Spotipy API

Below is a project that I created in order to learn Scapy as well as Animated graphs in Python.

png

I started out by building a Scrapy Spider that pulls data from www.WorldoMeters.info. The first ‘parse’ function pulls the country name and the link to that country’s individual website. The second ‘parse’ function loops through a table on that specific website and and appends the demographic information into a larger table. The bottom ‘yeild’ function aggregates the infomation and then exports that to a csv.

# -*- coding: utf-8 -*-
import scrapy
import logging 

class CountriesSpider(scrapy.Spider):
    name = 'countries'
    allowed_domains = ['www.worldometers.info']
    start_urls = ['https://www.worldometers.info/world-population/population-by-country/']

    custom_settings = {
        'LOG_LEVEL': logging.WARNING}
  
    def parse(self, response):
        countries=response.xpath("//td/a")
        country_sizes=response.xpath("(//table[@id='example2'])[1]/tbody/tr")
        for country,country_size in zip(countries,country_sizes):
            name=country.xpath(".//text()").get()
            link_only = country.xpath(".//@href").get()
            link=country.xpath(".//@href").get()
            size=country_size.xpath(".//td[7]/text()").get()
            yield response.follow(url=link, callback=self.parse_country,  meta={'country_name': name, 'link_only':link_only,'country_size':size})
               
    def parse_country(self, response):
        name=response.request.meta['country_name']
        size=response.request.meta['country_size']
        regions = response.xpath("//li[4]//a/text()").get()
        subregions = response.xpath("//li[5]//a/text()").get()
        rows = response.xpath("(//table[@class='table table-striped table-bordered table-hover table-condensed table-list'])[1]/tbody/tr")
        for row in rows:
            region=regions
            subregion=subregions
            year=row.xpath(".//td[1]/text()").get()
            population=row.xpath(".//td[2]/strong/text()").get()
            yearly_change=row.xpath(".//td[3]/text()").get()
            migrants=row.xpath(".//td[5]/text()").get()
            age=row.xpath(".//td[6]/text()").get()
            fertility=row.xpath(".//td[7]/text()").get()
            density=row.xpath(".//td[8]/text()").get()
            urban_pop=row.xpath(".//td[10]/text()").get()
            world_pop=row.xpath(".//td[12]/text()").get()
            yield{
                'Country': name,
                'Region': region,
                'Subregion':subregion,
                'Country_size':size,
                'Year': year,
                'Population': population,
                'YoY Pop %':yearly_change,
                'Migrants(net)': migrants,
                'Median Age': age,
                'Fertility Rate': fertility,
                'Density(P/Km²)': density,
                'Urban Population': urban_pop,
                'World Population': world_pop
            }            

This code runs the crawler.

from scrapy.crawler import CrawlerProcess
from scrapy.utils.project import get_project_settings

# Remove logging
logging.getLogger('scrapy').setLevel(logging.WARNING)

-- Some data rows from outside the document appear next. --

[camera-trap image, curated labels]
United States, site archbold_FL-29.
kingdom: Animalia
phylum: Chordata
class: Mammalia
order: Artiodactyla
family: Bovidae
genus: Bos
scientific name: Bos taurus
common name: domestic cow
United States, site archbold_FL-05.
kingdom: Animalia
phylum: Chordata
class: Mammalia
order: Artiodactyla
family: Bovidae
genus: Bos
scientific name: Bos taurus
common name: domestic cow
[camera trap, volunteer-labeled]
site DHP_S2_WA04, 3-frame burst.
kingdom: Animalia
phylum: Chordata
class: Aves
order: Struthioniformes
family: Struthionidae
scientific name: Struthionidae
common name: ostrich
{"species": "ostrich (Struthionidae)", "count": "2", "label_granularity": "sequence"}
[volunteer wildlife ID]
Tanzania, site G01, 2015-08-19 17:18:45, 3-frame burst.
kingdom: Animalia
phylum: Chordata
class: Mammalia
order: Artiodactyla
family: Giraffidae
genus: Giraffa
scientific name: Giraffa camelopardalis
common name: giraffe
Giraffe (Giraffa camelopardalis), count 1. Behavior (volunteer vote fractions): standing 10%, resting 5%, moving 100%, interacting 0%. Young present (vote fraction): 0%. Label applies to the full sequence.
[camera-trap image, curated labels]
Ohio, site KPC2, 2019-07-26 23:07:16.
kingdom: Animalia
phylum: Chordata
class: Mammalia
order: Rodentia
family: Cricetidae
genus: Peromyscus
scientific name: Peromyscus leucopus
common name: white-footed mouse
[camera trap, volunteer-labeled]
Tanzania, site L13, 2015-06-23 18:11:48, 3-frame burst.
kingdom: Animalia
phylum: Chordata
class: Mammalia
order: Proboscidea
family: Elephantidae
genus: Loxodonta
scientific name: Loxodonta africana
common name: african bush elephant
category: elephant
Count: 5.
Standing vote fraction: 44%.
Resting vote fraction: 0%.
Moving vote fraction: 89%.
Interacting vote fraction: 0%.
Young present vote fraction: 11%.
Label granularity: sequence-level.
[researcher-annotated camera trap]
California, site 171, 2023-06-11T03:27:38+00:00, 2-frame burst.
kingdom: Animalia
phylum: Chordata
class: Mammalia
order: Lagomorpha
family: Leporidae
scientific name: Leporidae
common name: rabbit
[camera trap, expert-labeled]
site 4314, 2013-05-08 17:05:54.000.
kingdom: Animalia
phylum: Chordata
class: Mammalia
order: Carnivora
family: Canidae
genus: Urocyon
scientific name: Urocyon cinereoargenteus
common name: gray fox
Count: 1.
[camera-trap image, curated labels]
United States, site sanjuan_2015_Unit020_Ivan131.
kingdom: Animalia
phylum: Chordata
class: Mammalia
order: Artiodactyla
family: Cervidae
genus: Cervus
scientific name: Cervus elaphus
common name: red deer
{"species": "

process = CrawlerProcess(get_project_settings())

process.crawl('countries')
process.start()

Data Wrangling

Load the basic wrangling packages.

import numpy as np
import pandas as pd

Import the .csv file created above and check out some summary statistics.

df = pd.read_csv("worldometers.csv",)
print(df.shape)
for col in df.columns:
    print(col," - ",df[col].dtype," - ",df[col].nunique(),"unique levels")

(4195, 13)
Country  -  object  -  235 unique levels
Region  -  object  -  7 unique levels
Subregion  -  object  -  22 unique levels
Country_size  -  object  -  226 unique levels
Year  -  int64  -  18 unique levels
Population  -  object  -  4192 unique levels
YoY Pop %  -  object  -  740 unique levels
Migrants(net)  -  object  -  2535 unique levels
Median Age  -  object  -  646 unique levels
Fertility Rate  -  object  -  1079 unique levels
Density(P/Km²)  -  object  -  620 unique levels
Urban Population  -  object  -  3595 unique levels
World Population  -  object  -  18 unique levels

I will need to change the format of all the columns that have dtype=’Object’ to Interger/Float . I will get to that after I check for nulls.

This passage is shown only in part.